== Brano di testo ==
- - - - - - -

“E cosa accadrebbe se, come nelle scienze, anche qui lo scopo storico della guerra fosse innanzitutto una connessione ed un contatto più stretto ed articolato degli Stati europei; se entrasse in gioco un nuovo movimento dell’Europa, fino ad ora sonnecchiante; se l’Europa volesse risvegliarsi; se ci attendesse uno Stato composto da Stati, una “dottrina della scienza” politica!”.
Non sono parole di questi giorni, magari di un illuso utopista che pensa ancora a un ruolo pacifico, se esistessero, degli “Stati Uniti d’Europa”. Le ha scritte Georg Philipp Friederich von Hardenberg, in arte Novalis, nel 1799, due anni prima di morire non ancora trentenne, nel saggio Cristianesimo o Europa.

- - - - - - -

== Consegna ==
Rispondi a queste domande sul brano qui sopra:
(a) Secondo la citazione iniziale, che cosa potrebbe attendere l'Europa?
(b) In che anno sono state scritte quelle parole?
(c) In quale saggio compaiono?

- - - - - - -

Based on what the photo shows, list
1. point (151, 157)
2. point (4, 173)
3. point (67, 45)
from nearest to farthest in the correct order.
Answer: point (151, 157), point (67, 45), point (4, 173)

- - - - - - -

== Soluzione ==
(a) Uno Stato composto da Stati, una "dottrina della scienza" politica.
(b) Nel 1799.
(c) Nel saggio Cristianesimo o Europa.